Multiply that by 10 lbs/x g

Good practice in unit conversions!

First, we need to convert pounds to grams. Since 1 pound is equal to 453.6 grams, we can calculate:

10.0 pounds * 453.6 grams/pound = 4536 grams

To find the molar mass of calcium bromide (CaBr2), we add the atomic masses of calcium and bromine:

1 calcium atom = 40.08 g/mol
2 bromine atoms = 2 * 79.90 g/mol = 159.8 g/mol
Total molar mass of CaBr2 = 40.08 g/mol + 159.8 g/mol = 199.88 g/mol

Now, we can set up the following proportion:

40 g of CaBr2 / 14.2 g of Cl2 = x grams of CaBr2 / 4536 g of Br2

Cross multiplying, we get:

(40 g of CaBr2) * (4536 g of Br2) = (14.2 g of Cl2) * (x grams of CaBr2)

Simplifying, we have:

181440 g of Br2 = 14.2 g of Cl2 * x grams of CaBr2

Dividing both sides of the equation by 14.2 g of Cl2, we get:

x grams of CaBr2 = (181440 g of Br2) / (14.2 g of Cl2) = 12796.33 g

Therefore, around 12796.3 grams of calcium bromide are required to produce 10.0 pounds of bromine.

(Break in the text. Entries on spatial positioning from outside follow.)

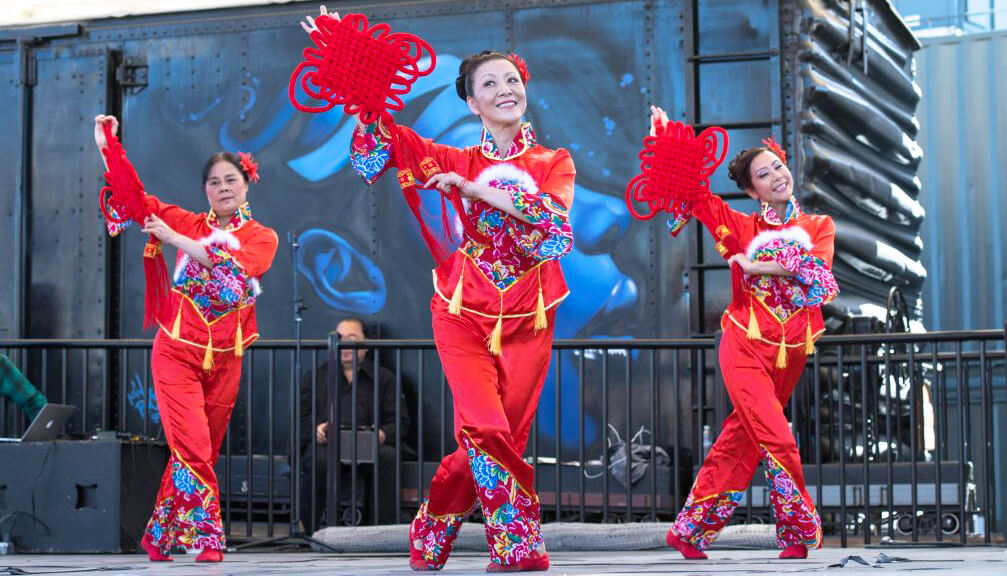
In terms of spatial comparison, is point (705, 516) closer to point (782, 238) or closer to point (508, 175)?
point (782, 238)

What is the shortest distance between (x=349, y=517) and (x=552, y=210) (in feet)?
12.6

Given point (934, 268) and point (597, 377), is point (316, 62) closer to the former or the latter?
point (597, 377)

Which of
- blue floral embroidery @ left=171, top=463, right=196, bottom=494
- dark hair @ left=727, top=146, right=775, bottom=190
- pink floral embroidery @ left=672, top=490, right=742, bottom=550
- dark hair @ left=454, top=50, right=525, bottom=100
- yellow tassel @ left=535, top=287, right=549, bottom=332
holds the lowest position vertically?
pink floral embroidery @ left=672, top=490, right=742, bottom=550

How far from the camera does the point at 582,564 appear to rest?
539cm

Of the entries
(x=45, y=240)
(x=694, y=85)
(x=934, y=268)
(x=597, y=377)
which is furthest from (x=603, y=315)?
(x=934, y=268)

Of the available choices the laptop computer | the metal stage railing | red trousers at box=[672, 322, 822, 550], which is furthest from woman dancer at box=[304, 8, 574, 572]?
the laptop computer

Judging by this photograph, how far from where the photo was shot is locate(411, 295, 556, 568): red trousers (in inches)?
181

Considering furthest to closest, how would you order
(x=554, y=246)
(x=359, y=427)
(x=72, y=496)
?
(x=359, y=427) < (x=72, y=496) < (x=554, y=246)

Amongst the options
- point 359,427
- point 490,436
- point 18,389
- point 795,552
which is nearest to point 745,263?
point 795,552

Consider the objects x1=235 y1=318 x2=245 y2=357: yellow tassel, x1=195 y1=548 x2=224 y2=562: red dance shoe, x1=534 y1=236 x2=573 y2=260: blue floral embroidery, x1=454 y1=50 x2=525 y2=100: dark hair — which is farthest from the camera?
x1=235 y1=318 x2=245 y2=357: yellow tassel

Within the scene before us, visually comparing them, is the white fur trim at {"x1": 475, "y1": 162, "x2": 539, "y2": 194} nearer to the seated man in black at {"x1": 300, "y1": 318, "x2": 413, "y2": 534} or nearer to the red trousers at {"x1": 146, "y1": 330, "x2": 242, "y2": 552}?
the red trousers at {"x1": 146, "y1": 330, "x2": 242, "y2": 552}

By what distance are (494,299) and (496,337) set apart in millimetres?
130

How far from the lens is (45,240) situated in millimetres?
9273

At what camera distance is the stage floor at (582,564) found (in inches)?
187
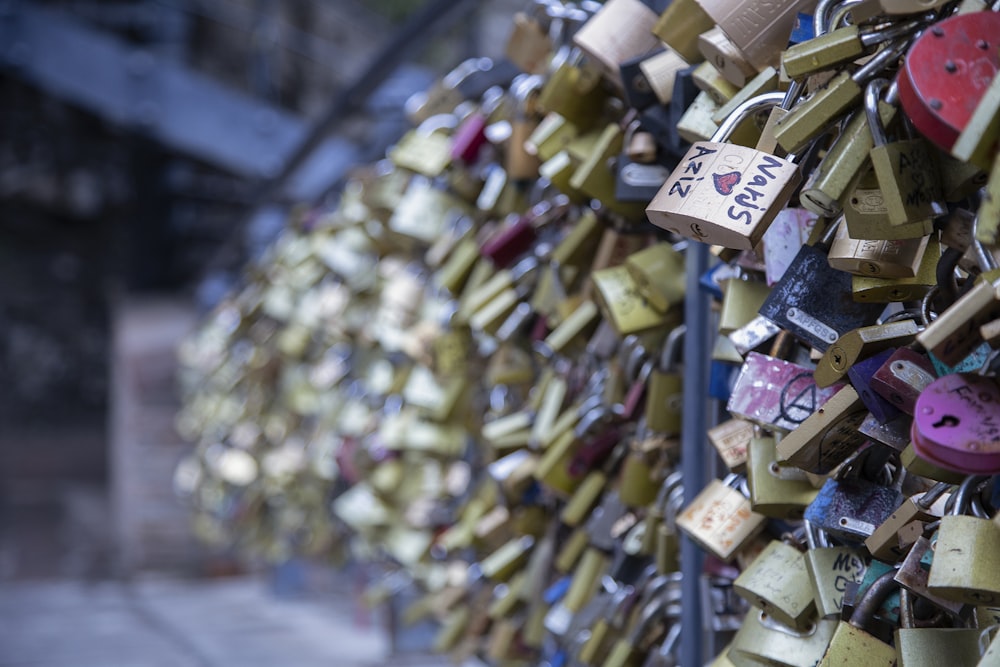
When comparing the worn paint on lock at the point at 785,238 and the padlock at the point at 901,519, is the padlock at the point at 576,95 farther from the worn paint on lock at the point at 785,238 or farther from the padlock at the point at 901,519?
the padlock at the point at 901,519

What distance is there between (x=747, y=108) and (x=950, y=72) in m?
0.25

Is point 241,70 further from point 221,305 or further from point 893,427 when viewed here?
point 893,427

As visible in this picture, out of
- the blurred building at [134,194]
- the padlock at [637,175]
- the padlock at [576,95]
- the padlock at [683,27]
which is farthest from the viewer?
the blurred building at [134,194]

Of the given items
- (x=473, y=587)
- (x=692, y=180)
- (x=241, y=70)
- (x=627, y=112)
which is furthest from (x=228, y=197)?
(x=692, y=180)

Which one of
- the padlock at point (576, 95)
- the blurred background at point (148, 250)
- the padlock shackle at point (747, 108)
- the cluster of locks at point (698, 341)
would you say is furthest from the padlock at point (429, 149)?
the padlock shackle at point (747, 108)

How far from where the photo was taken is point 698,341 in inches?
45.6

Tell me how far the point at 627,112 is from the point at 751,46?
1.19ft

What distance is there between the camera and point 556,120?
145 cm

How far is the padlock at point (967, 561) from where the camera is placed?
2.11ft

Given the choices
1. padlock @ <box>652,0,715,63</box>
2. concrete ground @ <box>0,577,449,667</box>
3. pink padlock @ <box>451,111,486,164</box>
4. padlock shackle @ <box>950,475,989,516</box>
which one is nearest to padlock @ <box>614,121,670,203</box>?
padlock @ <box>652,0,715,63</box>

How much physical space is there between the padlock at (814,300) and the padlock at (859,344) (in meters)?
0.05

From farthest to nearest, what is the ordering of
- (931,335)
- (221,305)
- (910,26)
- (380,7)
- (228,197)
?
(380,7), (228,197), (221,305), (910,26), (931,335)

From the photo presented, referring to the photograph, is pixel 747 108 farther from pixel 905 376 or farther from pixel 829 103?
pixel 905 376

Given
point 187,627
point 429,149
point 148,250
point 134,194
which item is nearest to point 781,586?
point 429,149
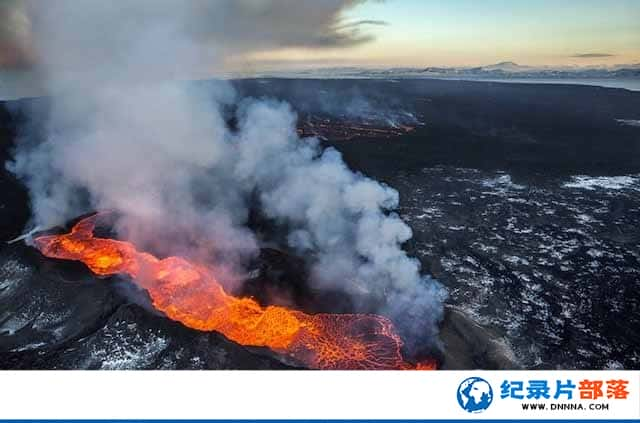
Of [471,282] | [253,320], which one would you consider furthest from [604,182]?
[253,320]

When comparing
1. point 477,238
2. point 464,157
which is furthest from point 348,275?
point 464,157

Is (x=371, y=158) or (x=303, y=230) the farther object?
(x=371, y=158)

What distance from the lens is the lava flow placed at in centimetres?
1177

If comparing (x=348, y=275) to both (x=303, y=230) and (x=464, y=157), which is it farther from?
(x=464, y=157)

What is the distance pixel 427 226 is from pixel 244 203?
420 inches

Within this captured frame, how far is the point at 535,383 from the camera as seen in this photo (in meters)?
7.60

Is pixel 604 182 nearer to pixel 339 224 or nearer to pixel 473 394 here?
pixel 339 224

To find out how many grams of calcium bromide are required to produce 10.0 pounds of bromine, we can follow these steps:

Step 1: Calculate the molar mass of calcium bromide (CaBr2).
The molar mass of calcium (Ca) is 40.08 g/mol, and the molar mass of bromine (Br) is 79.90 g/mol. Since calcium bromide (CaBr2) contains two bromine atoms, we can calculate the molar mass as follows:
Molar mass of CaBr2 = (Molar mass of Ca) + 2 * (Molar mass of Br)
= 40.08 g/mol + 2 * 79.90 g/mol
≈ 199.88 g/mol

Step 2: Calculate the amount of calcium bromide required to produce 10.0 pounds of bromine.
To convert pounds to grams, we need to know the conversion factor between pounds and grams. The conversion factor is 1 pound = 453.592 grams.

10.0 pounds * 453.592 grams/pound = 4535.92 grams

Step 3: Use the stoichiometry of the balanced chemical equation to determine the amount of calcium bromide required.
Based on the given information, we know that 40 g of calcium bromide reacts with 14.2 g of chlorine to produce 22.2 g of calcium chloride and bromine.

From the balanced chemical equation:
2 CaBr2 + 3 Cl2 → 2 CaCl2 + 2 Br2

We can set up a proportion to solve for the unknown amount of calcium bromide:
(40 g calcium bromide / 14.2 g chlorine) = (x g calcium bromide / 22.2 g bromine)

Simplifying the proportion:
(40 / 14.2) = (x / 22.2)

Solving for x:
x = (40 / 14.2) * 22.2
x ≈ 62.39 g

Therefore, approximately 62.39 grams of calcium bromide are required to produce 10.0 pounds of bromine.